From Ancient Greek ἐξαρχία (exarkhía).

Noun[edit]

exarchy (countable and uncountable, plural exarchies)

  1. The jurisdiction of an exarch (any definition); an exarchate.
    • 1986, Macedonian Review - Volumes 16-17, page 151:
      He was warmly received everywhere and the replacement of the exarchy apparatus — the district chairman, directors, inspectors and Bulgarian teachers — went fairly painlessly, which shows that the majority of the Macedonian citizens agreed with and enthusiastically accepted his attitudes.
    • 1992, John D. Faris, Catholic Church, The Eastern Catholic churches:
      These exarchies arose in the ninth century when the superiors of monasteries exercised pastoral care of faithful who belonged to churches dependent on the monastery.
  2. (botany) A vascular system in which development starts in the regions farthest from the axis and spreads inward.
    • 1908, Sir Arthur George Tansley, Lectures on the Evolution of the Filicinean Vascular System, page 16:
      There is no doubt, however, that if endarchy is primitive in the protostelic and immediately derived types, it very rapidly gives place to mesarchy and exarchy in response to various demands, and it is not difficult to show how this may have occurred.
    • 1952, David William Bierhorst, On the Morphology, Anatomy, and Phylogeny of the Psilotaceae:
      Fossil evidence supports neither the view that exarchy is more primitive than mesarchy, nor the view that mesarchy is more primitive than exarchy.
    • 2013, Frans Verdoorn, A.H.G. Alston, Manual of Pteridology, →ISBN, page 79:
      Exarchy, endarchy, and mesarchy are all found within comparatively small groups, and the actual course of evolution seems to affect the position of the protoxylems much more freely and rapidly than in the other great groups of vascular plants.

__Exercise a__. Which publication years are given for the quotations in the dictionary entry for "exarchy"?
The dictionary entry and the records have no connection to each other.

__Provided entries__.
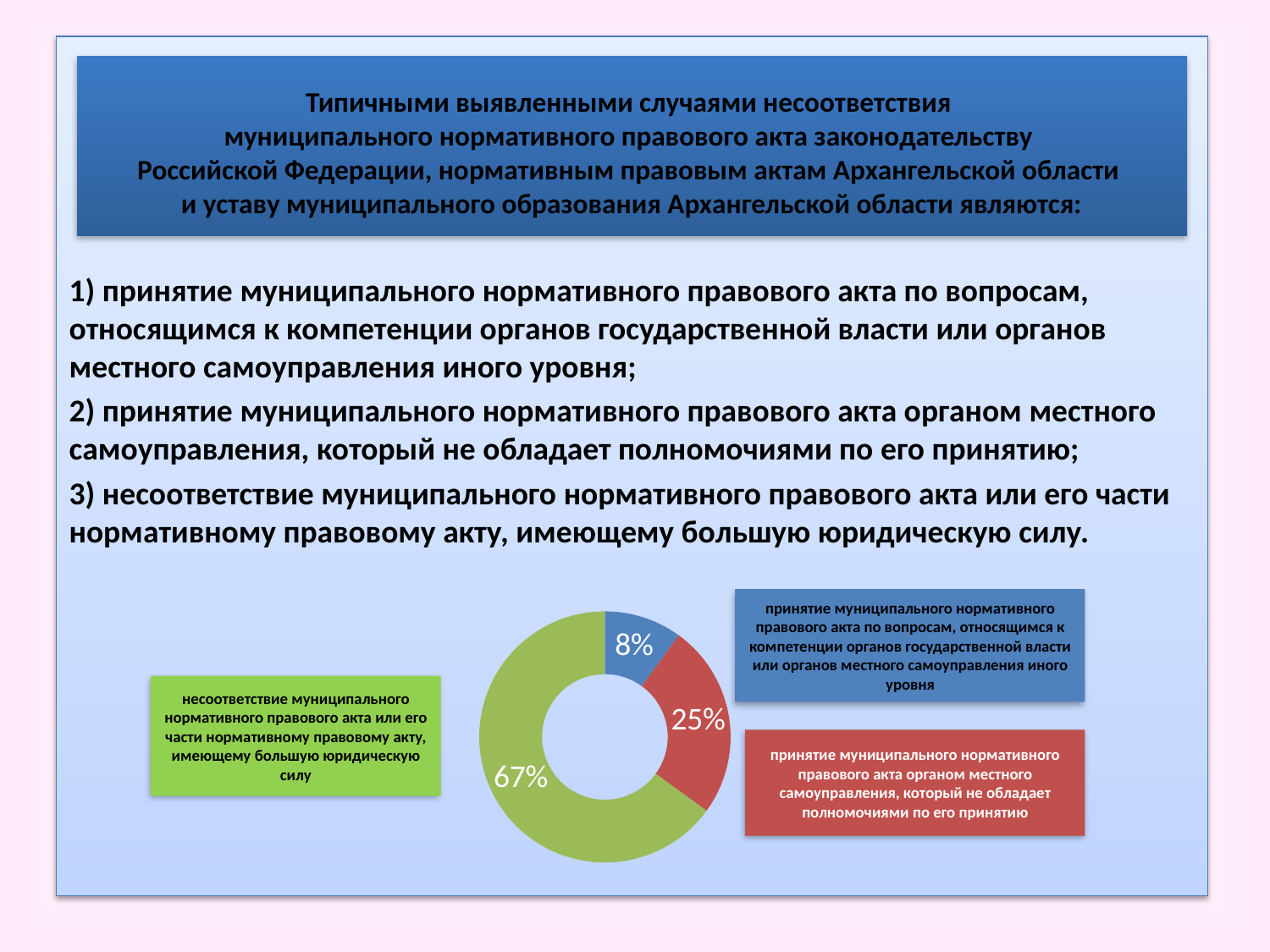
What is the difference in percentage points between the red slice (25%) and the blue slice (8%)? 17 percentage points What percentage is shown for the red slice (принятие муниципального нормативного правового акта органом местного самоуправления, который не обладает полномочиями по его принятию)? 25% What percentage is shown for the green slice (несоответствие муниципального нормативного правового акта или его части нормативному правовому акту, имеющему большую юридическую силу)? 67% What is the difference in percentage points between the green slice (67%) and the red slice (25%)? 42 percentage points What colour is the slice representing 8%? Blue What colour is the slice representing 67%? Green What percentage is shown for the blue slice (принятие муниципального нормативного правового акта по вопросам, относящимся к компетенции органов государственной власти или органов местного самоуправления иного уровня)? 8% Which category has the smallest share in the doughnut chart? принятие муниципального нормативного правового акта по вопросам, относящимся к компетенции органов государственной власти или органов местного самоуправления иного уровня (8%) What kind of chart is shown at the bottom of the slide? Doughnut (pie) chart How many slices does the doughnut chart have? 3 Which category has the largest share in the doughnut chart? несоответствие муниципального нормативного правового акта или его части нормативному правовому акту, имеющему большую юридическую силу (67%) Which slice is larger: the red one or the blue one? The red one (25%)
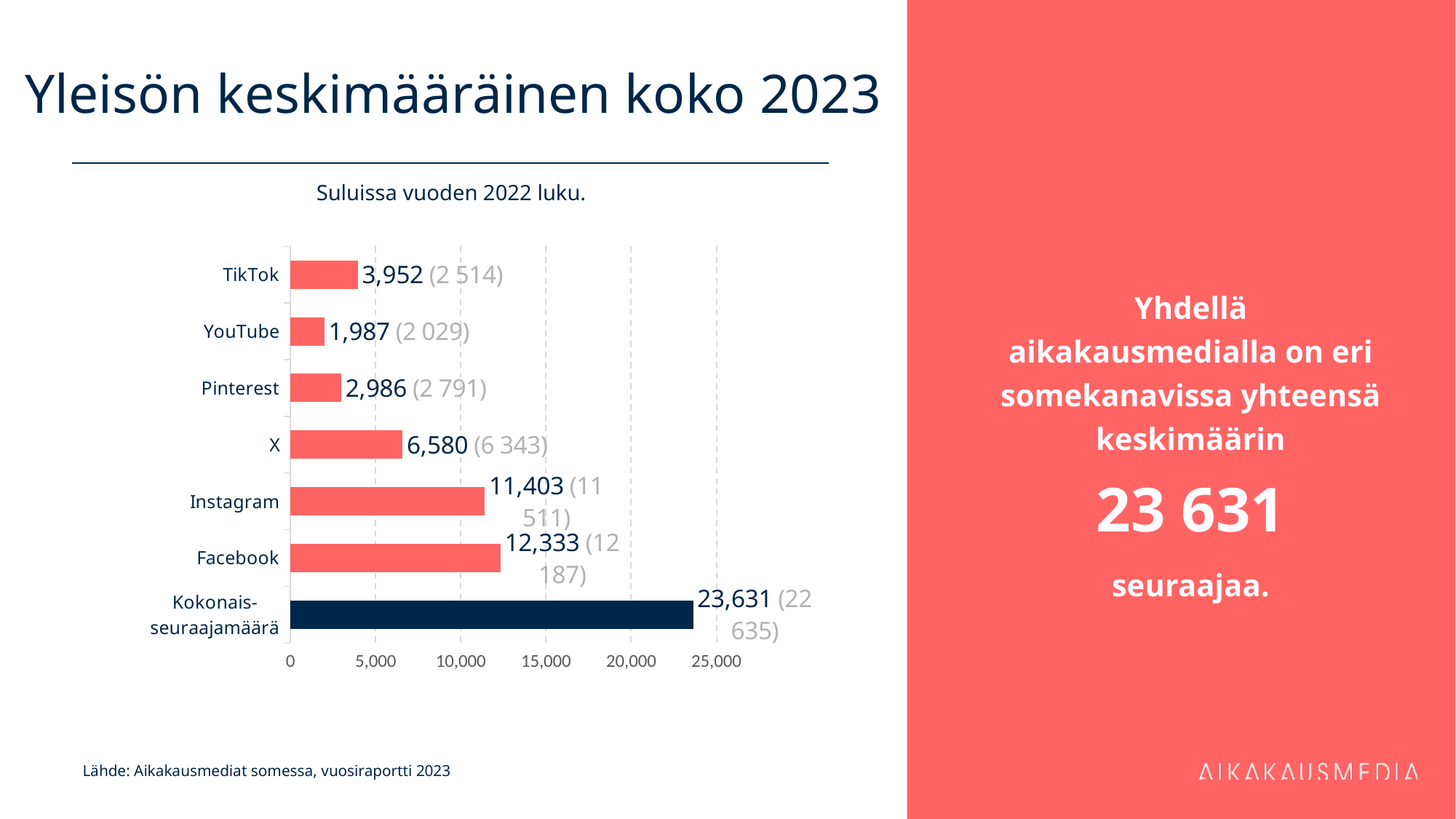
What is the title of the slide? Yleisön keskimääräinen koko 2023 What is the difference between the 2023 values for Facebook and Instagram? 930 What kind of chart is shown on the slide? Bar chart How many categories are shown in the chart? 7 Is the value for Instagram greater or less than 10,000? greater What is the 2023 value for TikTok? 3,952 What is the 2023 value for Facebook? 12,333 Which individual social media channel has the lowest 2023 value? YouTube Which has a larger 2023 value, X or Pinterest? X Which category has the highest value in the chart? Kokonais-seuraajamäärä What is the value for Kokonais-seuraajamäärä? 23,631 What is the 2022 value shown in parentheses for Instagram? 11 511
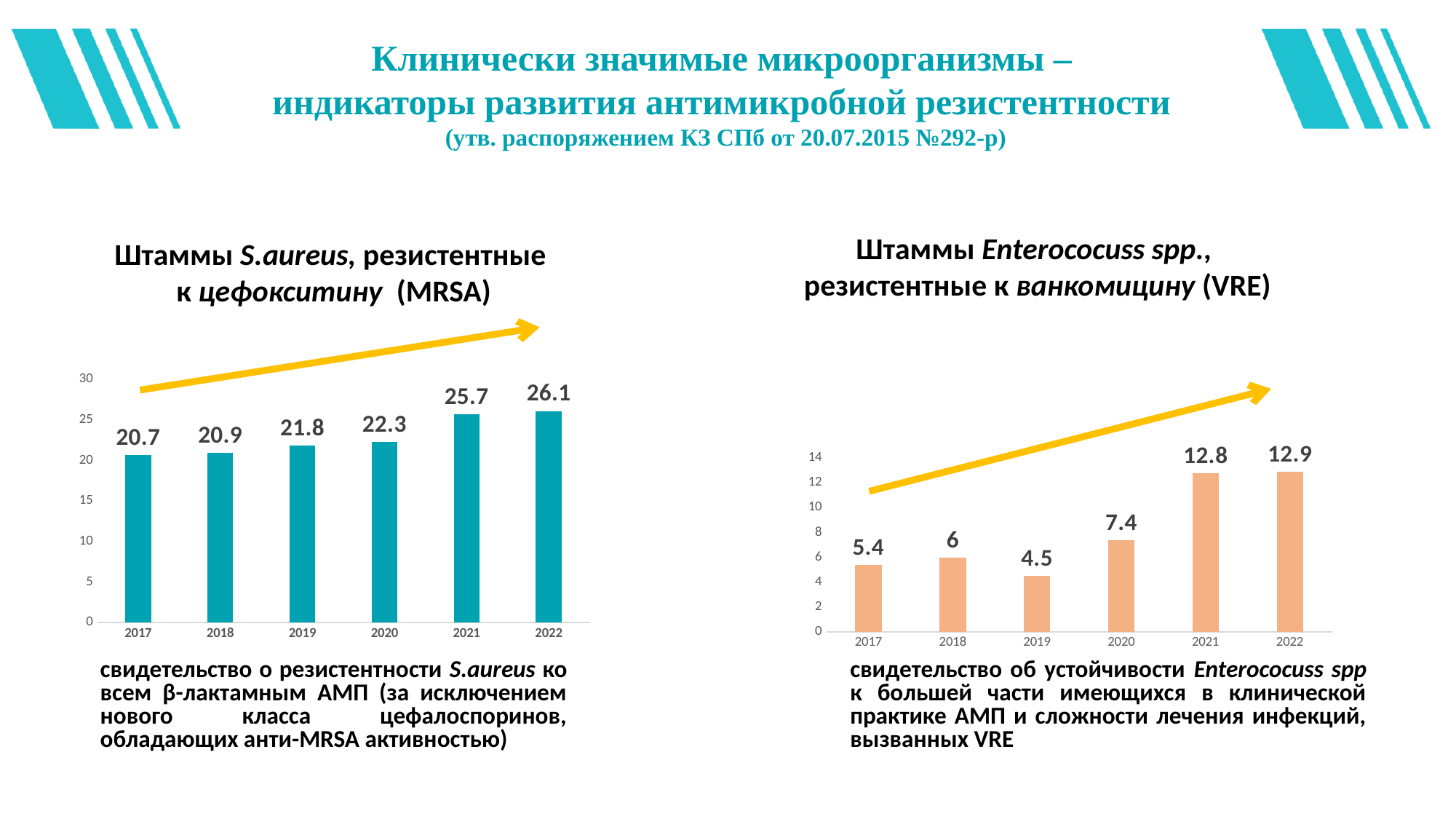
In the right chart (VRE), which year has the lowest value? 2019 What kind of chart is the right chart (VRE)? bar chart In the left chart (MRSA), which year has the highest value? 2022 In the left chart (MRSA), what is the value for 2019? 21.8 In the left chart (MRSA), is the value for 2021 greater or less than 25? greater In the right chart (VRE), what is the difference between the 2021 and 2020 values? 5.4 In the left chart (MRSA), do the values generally rise or fall from 2017 to 2022? rise In the left chart (MRSA), what is the difference between the 2022 and 2017 values? 5.4 How many years are shown on the x axis of the left chart (MRSA)? 6 In the right chart (VRE), which year has the larger value, 2018 or 2019? 2018 What colour are the bars in the right chart (VRE)? orange In the right chart (VRE), what is the value for 2020? 7.4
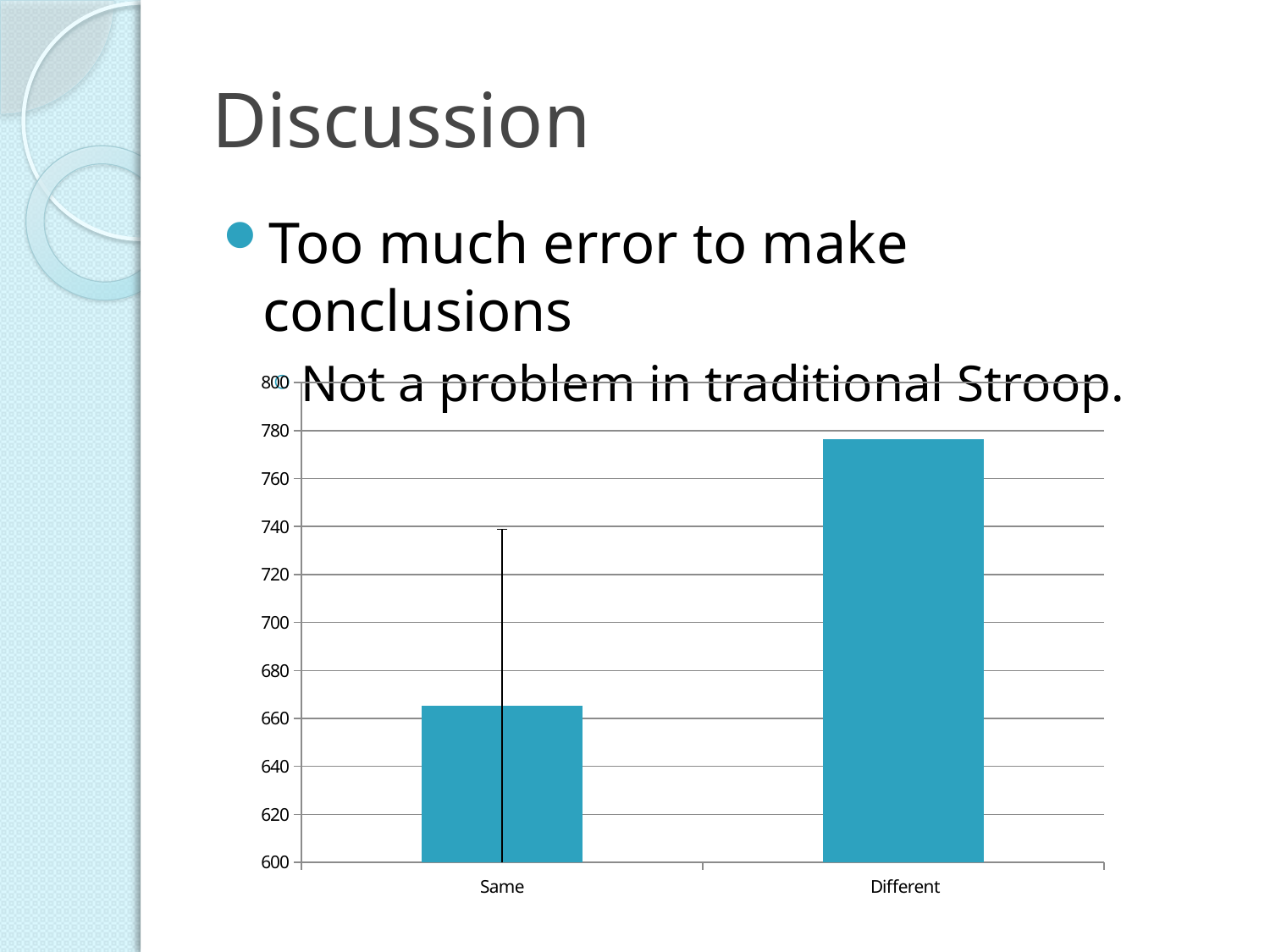
Which bar in the chart has an error bar drawn on it? Same What is the lowest value shown on the chart's vertical axis? 600 Is the value for Different greater or less than 760? greater How many categories are plotted on the x axis of the chart? 2 Which category has the highest bar in the chart? Different Is the value for Same greater or less than 680? less Which category has the lowest bar in the chart? Same Is the value for Same greater or less than 700? less Which bar is taller, Same or Different? Different What kind of chart is shown on the slide? bar chart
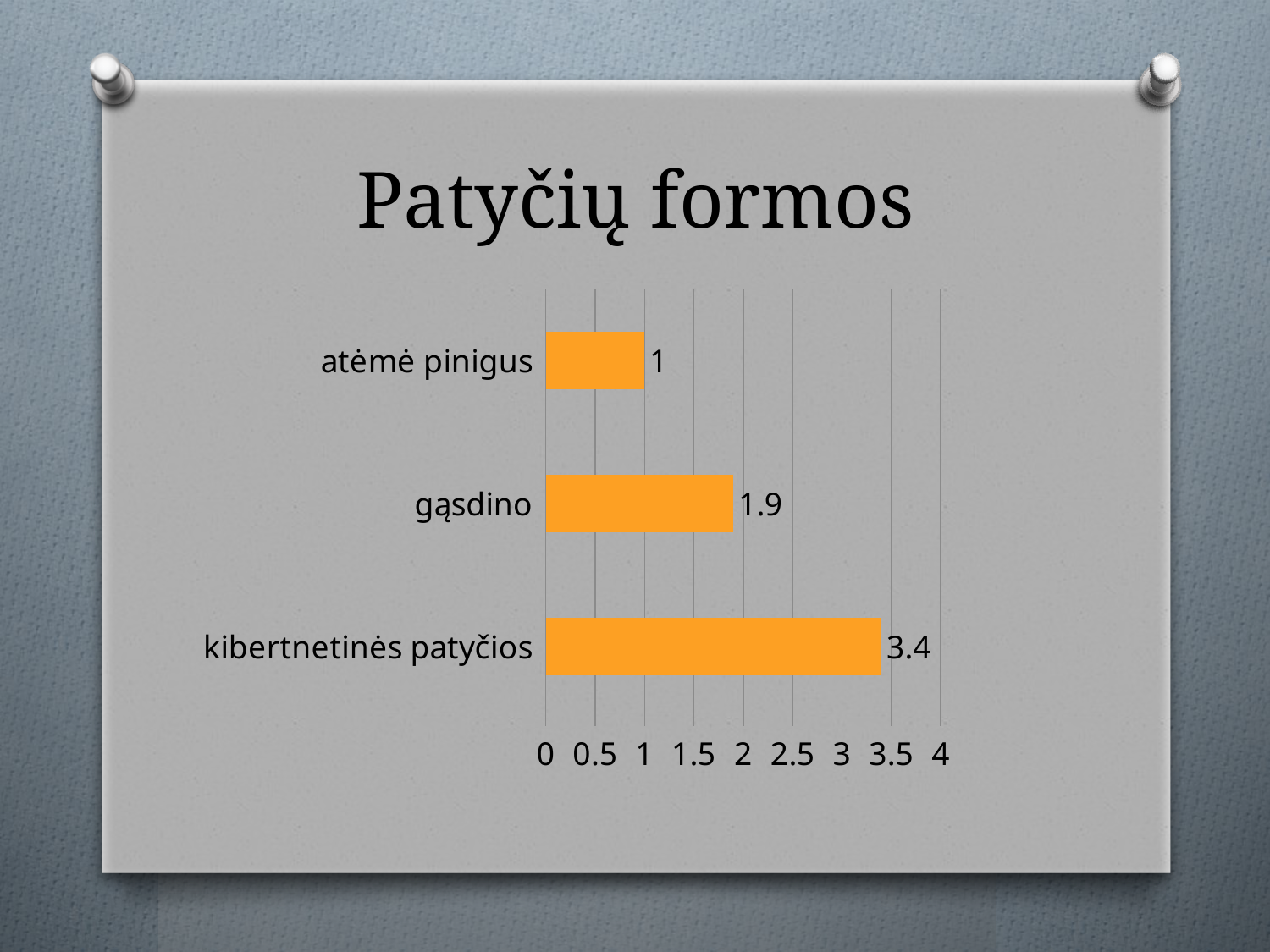
Which is larger, the value for "gąsdino" or the value for "atėmė pinigus"? gąsdino Is the value for "kibertnetinės patyčios" greater or less than 3? greater Which category has the highest value? kibertnetinės patyčios What is the value for "kibertnetinės patyčios"? 3.4 What is the value for "gąsdino"? 1.9 How many categories are shown in the chart? 3 What is the title of the slide? Patyčių formos What is the value for "atėmė pinigus"? 1 What is the difference between the values for "gąsdino" and "atėmė pinigus"? 0.9 What kind of chart is shown on the slide? bar chart What is the difference between the values for "kibertnetinės patyčios" and "gąsdino"? 1.5 Which category has the lowest value? atėmė pinigus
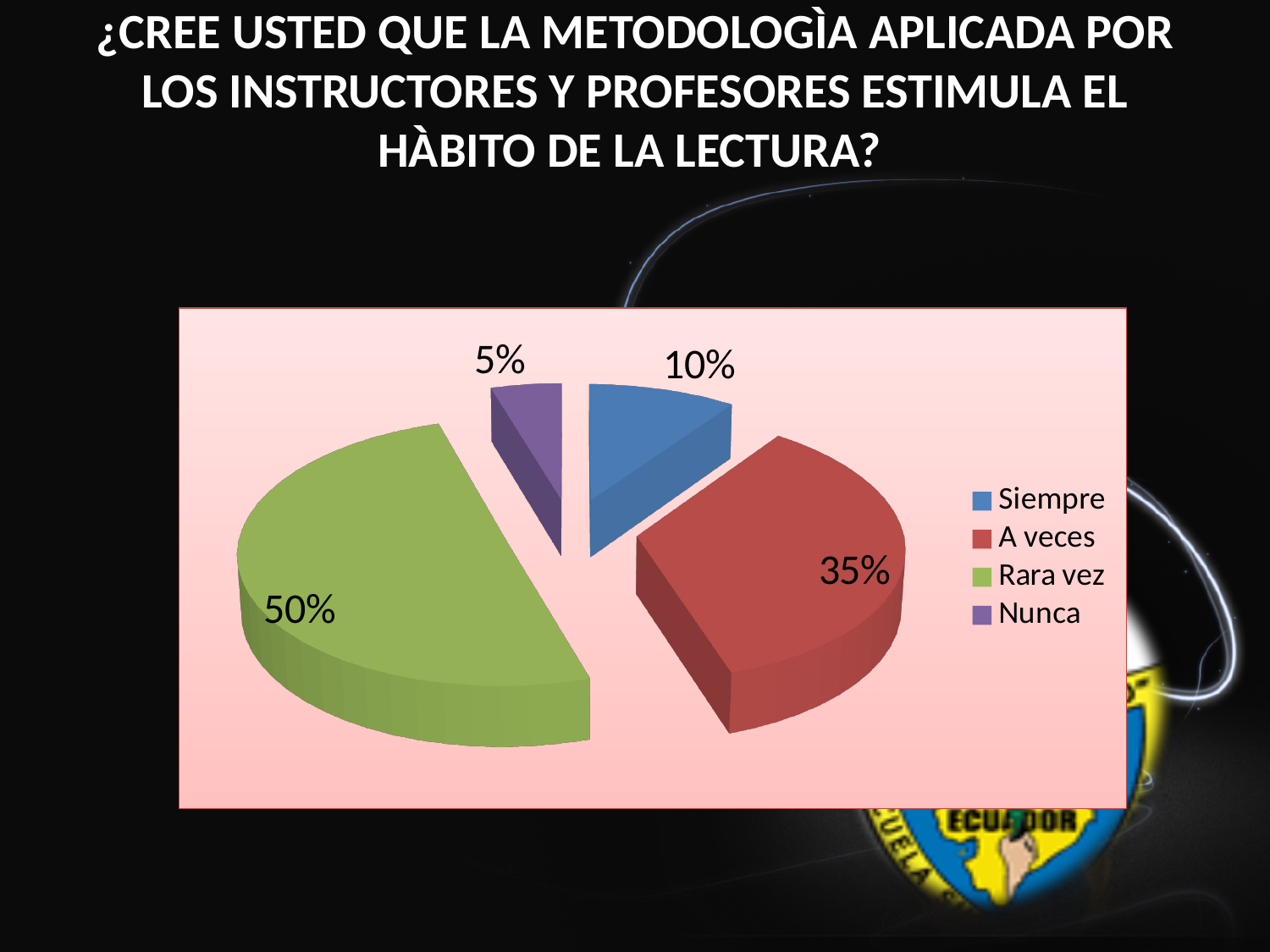
What percentage is shown for A veces? 35% What percentage is shown for Nunca? 5% What percentage is shown for Rara vez? 50% What kind of chart is shown on the slide? pie chart How many categories does the pie chart have? 4 What is the difference in percentage points between Rara vez and A veces? 15 What colour is the slice for Rara vez? green Which category has the largest slice of the pie? Rara vez What percentage is shown for Siempre? 10% Which category is listed first in the legend? Siempre Which is larger, the slice for Siempre or the slice for A veces? A veces Which category has the smallest slice of the pie? Nunca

__Exercise b__. Can you return every line of the records that contains the string "fall"? Case counts.

__Response a__. 1986, 1992, 1908, 1952, 2013

__Response b__.
In the right chart (VRE), which year has the lowest value? 2019 What kind of chart is the right chart (VRE)? bar chart In the left chart (MRSA), which year has the highest value? 2022 In the left chart (MRSA), what is the value for 2019? 21.8 In the left chart (MRSA), is the value for 2021 greater or less than 25? greater In the right chart (VRE), what is the difference between the 2021 and 2020 values? 5.4 In the left chart (MRSA), do the values generally rise or fall from 2017 to 2022? rise In the left chart (MRSA), what is the difference between the 2022 and 2017 values? 5.4 How many years are shown on the x axis of the left chart (MRSA)? 6 In the right chart (VRE), which year has the larger value, 2018 or 2019? 2018 What colour are the bars in the right chart (VRE)? orange In the right chart (VRE), what is the value for 2020? 7.4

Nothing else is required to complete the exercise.